TWICE A HERO By Susan Krinard

Until she couldn’t ignore the nagging sense that Homer was waiting for her to fulfill her promise and break the “curse.”

Mac swore mildly as the toe of her boot connected with old but very solid limestone. She’d wandered to the base of one of the pyramid temples, towering a hundred feet over her head. The narrow steps leading up to the sacrificial platform at the top didn’t make very good seats, but she braced herself against the steep incline, knees drawn up to her chest, and shrugged off her backpack. She needed another reminder of her purpose in coming here.

The photograph was carefully sandwiched between two pieces of museum board. She opened the makeshift case and laid the photo across her knees, glancing from faded image to present reality.

This was very close to the right part of Tikal, though the angle was different; you almost wouldn’t know it was the same place, so changed was the site from the early 1880s. The temples behind Great-great-grandfather Perry and Liam O’Shea were overgrown and buried under centuries of vines, trees, and undergrowth, as they’d been until the first serious exploration had begun over a decade after their visit.

Now Tikal was a national park. Not much of a risk to visit it these days. But she was here, where they had been. She traced Perry’s dapper figure with her fingertip and then the shape of the man beside him.

Liam O’Shea. She could still find herself fascinated by that cocky half-smile, that militant macho stance even after she’d looked at the damned photograph well over a thousand times.

Asking herself the same crazy questions. Did you do it, Peregrine Sinclair? Did you rob this magnificent man of his strength and hope and future? Did you taint the honorable name of Sinclair forever?

And then she would see Liam O’Shea, and imagine his life, and how he had struggled so far to meet such an end. Alone, with no one to care that he’d died.

Admit it, Mac. You came here as much for him as for Homer.

Pretty crazy, mooning over a guy in a photo. A guy who’d been dead for a century and probably would have been a jerk, judging by that smile. He probably was just the kind to curse someone and make it stick.

But I’m here to make amends. If you’ll listen, Liam O’Shea, wherever you are.

She tilted her cap to a defiantly rakish angle. Hardly likely that she’d find Liam’s remains. He couldn’t have died in Tikal, or they would have found him already, and the old newspaper clippings reporting his death hadn’t given any details.

Mac stood and tucked the photo away. No—her symbolic apology to Liam O’Shea would have to be whispered to the jungle itself. Maybe a ritual burial of the pendant near one of the ruins. She wished she’d paid more attention to New Age traditions. Candles and incense and magic circles and chants. Which would probably make Liam O’Shea’s ghost laugh his head off.

She snorted. Ghost indeed. No such animal.

She tested her stamina by climbing the precipitous temple stairway to the platform at the top.

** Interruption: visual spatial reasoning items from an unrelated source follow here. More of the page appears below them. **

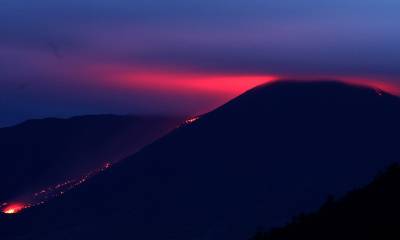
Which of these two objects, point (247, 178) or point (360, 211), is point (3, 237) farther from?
point (360, 211)

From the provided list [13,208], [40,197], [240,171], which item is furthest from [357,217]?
[40,197]

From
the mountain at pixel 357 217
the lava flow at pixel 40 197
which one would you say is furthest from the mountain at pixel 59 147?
the mountain at pixel 357 217

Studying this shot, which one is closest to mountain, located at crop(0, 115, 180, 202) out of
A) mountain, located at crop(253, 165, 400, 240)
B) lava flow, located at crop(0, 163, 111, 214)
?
lava flow, located at crop(0, 163, 111, 214)

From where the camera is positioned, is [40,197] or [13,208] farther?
[40,197]

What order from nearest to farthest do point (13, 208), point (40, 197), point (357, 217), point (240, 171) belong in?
point (357, 217), point (240, 171), point (13, 208), point (40, 197)

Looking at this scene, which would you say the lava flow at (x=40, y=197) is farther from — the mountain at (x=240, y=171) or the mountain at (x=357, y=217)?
the mountain at (x=357, y=217)

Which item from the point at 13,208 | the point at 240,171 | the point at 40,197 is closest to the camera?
the point at 240,171

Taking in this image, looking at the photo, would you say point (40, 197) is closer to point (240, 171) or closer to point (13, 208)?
point (13, 208)
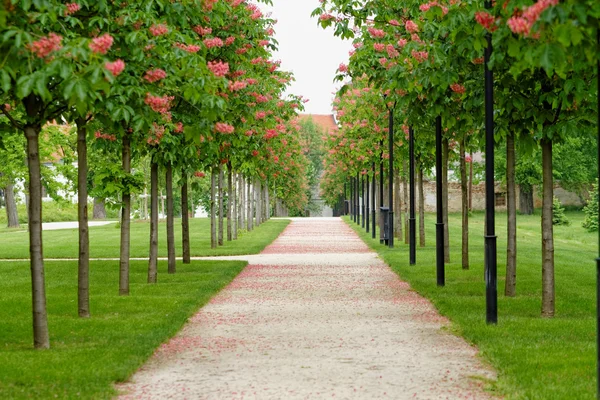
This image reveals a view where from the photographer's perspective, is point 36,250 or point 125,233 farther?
point 125,233

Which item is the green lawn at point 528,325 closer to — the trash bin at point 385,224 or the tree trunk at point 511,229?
the tree trunk at point 511,229

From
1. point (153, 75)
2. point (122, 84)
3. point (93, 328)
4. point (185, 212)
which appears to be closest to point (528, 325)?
point (93, 328)

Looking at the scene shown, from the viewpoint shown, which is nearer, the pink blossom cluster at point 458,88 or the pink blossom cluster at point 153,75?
the pink blossom cluster at point 153,75

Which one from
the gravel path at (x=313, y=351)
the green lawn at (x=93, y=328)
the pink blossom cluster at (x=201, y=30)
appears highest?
the pink blossom cluster at (x=201, y=30)

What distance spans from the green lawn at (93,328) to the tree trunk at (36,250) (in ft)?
0.79

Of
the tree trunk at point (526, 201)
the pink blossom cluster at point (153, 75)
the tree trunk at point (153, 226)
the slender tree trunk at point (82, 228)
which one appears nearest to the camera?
the pink blossom cluster at point (153, 75)

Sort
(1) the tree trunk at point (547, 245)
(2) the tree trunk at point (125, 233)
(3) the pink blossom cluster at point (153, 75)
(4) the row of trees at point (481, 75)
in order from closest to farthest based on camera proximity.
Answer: (4) the row of trees at point (481, 75) → (3) the pink blossom cluster at point (153, 75) → (1) the tree trunk at point (547, 245) → (2) the tree trunk at point (125, 233)

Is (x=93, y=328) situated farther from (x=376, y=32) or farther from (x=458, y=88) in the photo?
(x=376, y=32)

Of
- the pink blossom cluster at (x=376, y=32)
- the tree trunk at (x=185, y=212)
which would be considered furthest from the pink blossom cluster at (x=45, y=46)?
the tree trunk at (x=185, y=212)

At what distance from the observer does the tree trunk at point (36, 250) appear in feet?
32.9

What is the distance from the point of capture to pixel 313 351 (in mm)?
10125

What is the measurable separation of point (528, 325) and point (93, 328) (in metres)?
5.23

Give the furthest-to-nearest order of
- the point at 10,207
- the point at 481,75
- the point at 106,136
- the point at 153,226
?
the point at 10,207 → the point at 153,226 → the point at 106,136 → the point at 481,75

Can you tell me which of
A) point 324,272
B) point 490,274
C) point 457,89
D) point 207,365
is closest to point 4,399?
point 207,365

From this height the other tourists at the site were little more than toy figures, too distant and indifferent to share her minor victory.

She sighed a little wistfully and started back down. The morning mist was lifting. There was still a great deal to see at the site, and even with two days in one of the local hotels she had a lot of ground to cover. During that time she had to decide exactly what to do with the pendant. She hoped that some lightning flash of inspiration would strike.

By early afternoon, following a quick snack of beans, tortillas, and a fortifying Dr Pepper at a comedor, she hadn’t had a single bright idea. She’d seen two of the main temples and one acropolis, not to mention a number of steles and related exhibits. All of it was fascinating enough. But none of it had given her a clue. She felt as if she were in the wrong place entirely.

As if she’d missed something vitally important.

She wandered close to the dense border of trees surrounding central Tikal, as she’d done time and time again throughout the morning. Out there, perhaps, was what she was searching for—ruins that had yet to be excavated; ancient, overgrown paths untrodden for centuries; the deep green silence of eternal nature.